The appellate/post-conviction process is complex, subtle, and varies from state to state. However, the general structure of the appellate process, specifically, goes as follows. The process begins after a final judgment is rendered in a lower trial court. If the defendant properly initiates an appeal within a certain timeframe, the appellate process can continue. This initiation includes properly filing a “notice of appeal” and a “record on appeal” on time.
In the first round of appeals (direct appeals), attorneys present briefs and oral arguments to a panel of judges. The judges hear the arguments, read briefs, and investigate the initial case record to determine if there should be a retrial, a reduction of penalties, or even if the case should be completely dismissed. During the direct appeal process, judges are most concerned about finding legal errors committed by the prosecutor or trial court. If the rights of the defendant were infringed, then the defendant may be deserving of a new legal outcome.
Even if the direct appeal is rejected, a defendant can still advance his or her case in the second round of appeals (Supreme Court), or by initiating a post-conviction claim. In post-conviction proceedings, the trial court re-investigates the initial case for negligence or wrongdoing committed by the defendant’s trial attorney. If the defendant’s trial attorney is found ineffective in his or her representation, there can be a retrial or a mitigation of sentence. Sometimes, even a plea bargain can be re-examined.
Likewise, if you, a friend, or a family member are serving time for a crime, and have discovered new facts about your initial case that could exonerate you, there may still be time for legal recourse. “Cold cases” can be re-opened when new evidence emerges that meets certain requirements. These are considered “newly discovered” claims. They would include, for example, DNA evidence leading to an exoneration.
Appeals and post-conviction cases are challenging, in that facts take on a different significance, depending on whether they are asserted in the direct appeal, or in a post-conviction proceeding.

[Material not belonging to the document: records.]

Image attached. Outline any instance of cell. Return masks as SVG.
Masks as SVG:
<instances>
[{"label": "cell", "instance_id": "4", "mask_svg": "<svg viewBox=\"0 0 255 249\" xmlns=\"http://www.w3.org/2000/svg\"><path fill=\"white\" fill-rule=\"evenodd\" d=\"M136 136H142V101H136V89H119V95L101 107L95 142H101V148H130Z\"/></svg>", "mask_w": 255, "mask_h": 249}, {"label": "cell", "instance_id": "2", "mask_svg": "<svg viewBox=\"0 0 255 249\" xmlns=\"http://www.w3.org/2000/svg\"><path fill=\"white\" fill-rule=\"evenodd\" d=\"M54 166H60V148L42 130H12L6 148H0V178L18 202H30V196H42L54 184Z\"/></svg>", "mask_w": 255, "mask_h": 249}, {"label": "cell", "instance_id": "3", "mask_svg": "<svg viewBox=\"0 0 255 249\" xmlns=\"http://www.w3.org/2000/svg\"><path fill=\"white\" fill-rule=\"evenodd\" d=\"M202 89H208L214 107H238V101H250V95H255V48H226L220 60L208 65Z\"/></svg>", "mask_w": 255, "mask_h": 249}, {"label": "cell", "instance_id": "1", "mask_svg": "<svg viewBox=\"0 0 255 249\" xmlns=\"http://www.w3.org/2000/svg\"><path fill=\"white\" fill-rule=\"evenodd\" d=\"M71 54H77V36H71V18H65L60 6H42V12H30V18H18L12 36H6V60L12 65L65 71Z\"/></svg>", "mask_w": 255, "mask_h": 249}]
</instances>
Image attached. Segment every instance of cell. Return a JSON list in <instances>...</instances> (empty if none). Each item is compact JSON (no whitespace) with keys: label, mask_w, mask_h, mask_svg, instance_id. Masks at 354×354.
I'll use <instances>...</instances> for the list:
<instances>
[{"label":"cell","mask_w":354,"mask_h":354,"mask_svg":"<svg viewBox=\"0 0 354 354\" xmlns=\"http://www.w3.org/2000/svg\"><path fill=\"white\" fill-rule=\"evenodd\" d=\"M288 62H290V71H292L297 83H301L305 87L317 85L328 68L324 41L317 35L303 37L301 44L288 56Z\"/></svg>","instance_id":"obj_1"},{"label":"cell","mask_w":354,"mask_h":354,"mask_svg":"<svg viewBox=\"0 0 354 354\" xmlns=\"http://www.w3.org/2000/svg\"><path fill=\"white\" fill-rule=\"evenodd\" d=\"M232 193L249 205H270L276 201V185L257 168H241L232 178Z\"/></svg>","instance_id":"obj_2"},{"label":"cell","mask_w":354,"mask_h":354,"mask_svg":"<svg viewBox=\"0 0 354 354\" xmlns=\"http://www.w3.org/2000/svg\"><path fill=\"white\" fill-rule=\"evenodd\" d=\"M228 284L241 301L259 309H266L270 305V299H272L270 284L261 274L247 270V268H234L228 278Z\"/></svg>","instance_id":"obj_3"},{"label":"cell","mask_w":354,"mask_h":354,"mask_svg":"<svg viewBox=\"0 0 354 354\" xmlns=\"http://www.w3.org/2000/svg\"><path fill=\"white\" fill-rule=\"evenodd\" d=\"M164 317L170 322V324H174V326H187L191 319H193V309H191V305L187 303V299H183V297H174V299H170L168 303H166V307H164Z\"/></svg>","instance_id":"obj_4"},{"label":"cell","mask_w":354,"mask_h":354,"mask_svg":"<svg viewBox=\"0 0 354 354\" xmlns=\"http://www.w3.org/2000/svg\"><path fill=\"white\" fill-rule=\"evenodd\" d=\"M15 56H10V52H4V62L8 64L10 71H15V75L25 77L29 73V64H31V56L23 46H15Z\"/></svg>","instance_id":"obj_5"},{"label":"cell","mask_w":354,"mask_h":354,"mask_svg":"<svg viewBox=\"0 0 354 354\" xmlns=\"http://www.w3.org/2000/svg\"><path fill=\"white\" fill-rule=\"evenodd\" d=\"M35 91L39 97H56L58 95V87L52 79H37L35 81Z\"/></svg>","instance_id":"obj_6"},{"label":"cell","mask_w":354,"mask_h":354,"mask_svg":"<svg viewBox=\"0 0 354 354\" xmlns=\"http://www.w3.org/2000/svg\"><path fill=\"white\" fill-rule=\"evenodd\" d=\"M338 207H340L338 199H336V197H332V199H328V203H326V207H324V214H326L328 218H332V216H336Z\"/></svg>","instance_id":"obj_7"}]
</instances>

Additionally, the law is constantly changing and it can vary depending upon location. If you, are appealing your case or seeking a post-conviction review, you need an experienced lawyer to assert your rights and maximize your chance of a positive legal outcome. Why an appellate or post-conviction attorney, rather than any other lawyer? Because the law is constantly being changed by new appellate court decisions both locally and nationally. Your attorney must be someone who constantly tracks these emerging case precedents, and is skilled at researching and keeping up to date on the intricacies of criminal law, and the rules which are peculiar to appeals and post-conviction cases.